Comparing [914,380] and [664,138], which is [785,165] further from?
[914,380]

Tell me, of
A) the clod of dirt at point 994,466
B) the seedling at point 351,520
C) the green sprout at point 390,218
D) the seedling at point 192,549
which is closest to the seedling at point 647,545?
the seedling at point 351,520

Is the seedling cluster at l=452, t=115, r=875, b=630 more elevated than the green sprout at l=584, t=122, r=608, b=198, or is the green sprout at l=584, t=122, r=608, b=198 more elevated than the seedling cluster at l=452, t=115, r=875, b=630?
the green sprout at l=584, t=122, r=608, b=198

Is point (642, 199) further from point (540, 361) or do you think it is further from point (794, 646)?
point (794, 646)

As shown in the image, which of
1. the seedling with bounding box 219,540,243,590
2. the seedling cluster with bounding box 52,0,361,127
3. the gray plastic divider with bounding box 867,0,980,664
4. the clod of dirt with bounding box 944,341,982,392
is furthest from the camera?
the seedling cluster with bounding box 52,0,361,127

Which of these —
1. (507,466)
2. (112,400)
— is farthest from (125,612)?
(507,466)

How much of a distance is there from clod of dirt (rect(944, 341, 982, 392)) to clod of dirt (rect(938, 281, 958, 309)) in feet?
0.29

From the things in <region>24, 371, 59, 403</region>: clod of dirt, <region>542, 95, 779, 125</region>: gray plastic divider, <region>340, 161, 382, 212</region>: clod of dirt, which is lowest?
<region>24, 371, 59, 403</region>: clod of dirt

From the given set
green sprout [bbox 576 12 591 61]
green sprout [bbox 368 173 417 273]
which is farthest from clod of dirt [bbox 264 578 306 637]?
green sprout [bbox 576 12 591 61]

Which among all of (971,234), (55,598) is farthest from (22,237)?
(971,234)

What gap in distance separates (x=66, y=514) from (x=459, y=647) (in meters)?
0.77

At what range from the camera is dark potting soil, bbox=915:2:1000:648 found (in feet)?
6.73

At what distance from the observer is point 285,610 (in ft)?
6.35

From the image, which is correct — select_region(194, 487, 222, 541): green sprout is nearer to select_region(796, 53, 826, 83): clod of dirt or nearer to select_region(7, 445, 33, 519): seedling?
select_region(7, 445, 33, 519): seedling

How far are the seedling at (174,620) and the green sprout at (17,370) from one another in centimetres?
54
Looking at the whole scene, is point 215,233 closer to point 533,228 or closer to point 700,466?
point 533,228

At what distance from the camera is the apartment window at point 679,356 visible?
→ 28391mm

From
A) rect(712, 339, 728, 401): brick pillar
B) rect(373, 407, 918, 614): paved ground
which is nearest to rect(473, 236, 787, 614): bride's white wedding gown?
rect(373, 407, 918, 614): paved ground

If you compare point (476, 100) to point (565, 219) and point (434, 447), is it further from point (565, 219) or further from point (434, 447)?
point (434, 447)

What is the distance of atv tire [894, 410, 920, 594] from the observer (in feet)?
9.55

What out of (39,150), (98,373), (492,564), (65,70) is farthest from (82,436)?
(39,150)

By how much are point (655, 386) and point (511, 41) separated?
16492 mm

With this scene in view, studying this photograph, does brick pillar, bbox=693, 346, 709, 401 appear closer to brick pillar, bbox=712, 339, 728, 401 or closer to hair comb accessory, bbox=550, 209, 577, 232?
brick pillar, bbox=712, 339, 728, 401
-=-=-=-=-
_Written exercise_. Rewrite all of the entries above, putting "gray plastic partition" wherever "gray plastic divider" appears and changing nothing else.

_Result below_.
Comparing [914,380] and [664,138], which is [785,165] further from?
[914,380]

Tell me, of
A) the clod of dirt at point 994,466
B) the seedling at point 351,520
C) the green sprout at point 390,218
D) the seedling at point 192,549
which is closest to the seedling at point 647,545?
the seedling at point 351,520

Is the seedling cluster at l=452, t=115, r=875, b=630 more elevated than the green sprout at l=584, t=122, r=608, b=198, or is the green sprout at l=584, t=122, r=608, b=198 more elevated than the seedling cluster at l=452, t=115, r=875, b=630?
the green sprout at l=584, t=122, r=608, b=198

Is point (642, 199) further from point (540, 361) or do you think it is further from point (794, 646)?
point (794, 646)

As shown in the image, which of
1. the seedling with bounding box 219,540,243,590
2. the seedling cluster with bounding box 52,0,361,127
3. the gray plastic partition with bounding box 867,0,980,664
4. the clod of dirt with bounding box 944,341,982,392
is furthest from the camera?
the seedling cluster with bounding box 52,0,361,127

Which of these —
1. (507,466)
2. (112,400)
— is farthest from (125,612)?
(507,466)

How much of a distance is there from clod of dirt (rect(944, 341, 982, 392)) to clod of dirt (rect(938, 281, 958, 309)) in feet?
0.29

From the things in <region>24, 371, 59, 403</region>: clod of dirt, <region>542, 95, 779, 125</region>: gray plastic partition, <region>340, 161, 382, 212</region>: clod of dirt, which is lowest?
<region>24, 371, 59, 403</region>: clod of dirt

From the given set
green sprout [bbox 576 12 591 61]
green sprout [bbox 368 173 417 273]
which is farthest from clod of dirt [bbox 264 578 306 637]?
green sprout [bbox 576 12 591 61]

Which among all of (971,234), (55,598) is farthest from (22,237)?
(971,234)

What gap in distance separates (x=66, y=514) from (x=459, y=647) (in meters)?
0.77

At what range from the camera is dark potting soil, bbox=915:2:1000:648 found (in feet)?
6.73

At what distance from the observer is point 285,610 (in ft)?
6.35

From the image, which is correct — select_region(194, 487, 222, 541): green sprout is nearer to select_region(796, 53, 826, 83): clod of dirt or nearer to select_region(7, 445, 33, 519): seedling?
select_region(7, 445, 33, 519): seedling

How far are the seedling at (174,620) and the green sprout at (17,370) from one another in centimetres?
54
Looking at the whole scene, is point 215,233 closer to point 533,228 or closer to point 700,466?
point 533,228

At what distance from the camera is the apartment window at point 679,356 visible?
→ 28391mm

From
A) rect(712, 339, 728, 401): brick pillar
B) rect(373, 407, 918, 614): paved ground
which is nearest to rect(473, 236, 787, 614): bride's white wedding gown?
rect(373, 407, 918, 614): paved ground

If you compare point (476, 100) to point (565, 219) and point (434, 447), is it further from point (565, 219) or further from point (434, 447)?
point (434, 447)

What is the distance of atv tire [894, 410, 920, 594] from the observer (in feet)?
9.55

What out of (39,150), (98,373), (492,564), (65,70) is farthest from (82,436)?
(39,150)

By how much are point (655, 386) and point (511, 41) separated?
16492 mm

With this scene in view, studying this photograph, does brick pillar, bbox=693, 346, 709, 401 appear closer to brick pillar, bbox=712, 339, 728, 401 or closer to hair comb accessory, bbox=550, 209, 577, 232?
brick pillar, bbox=712, 339, 728, 401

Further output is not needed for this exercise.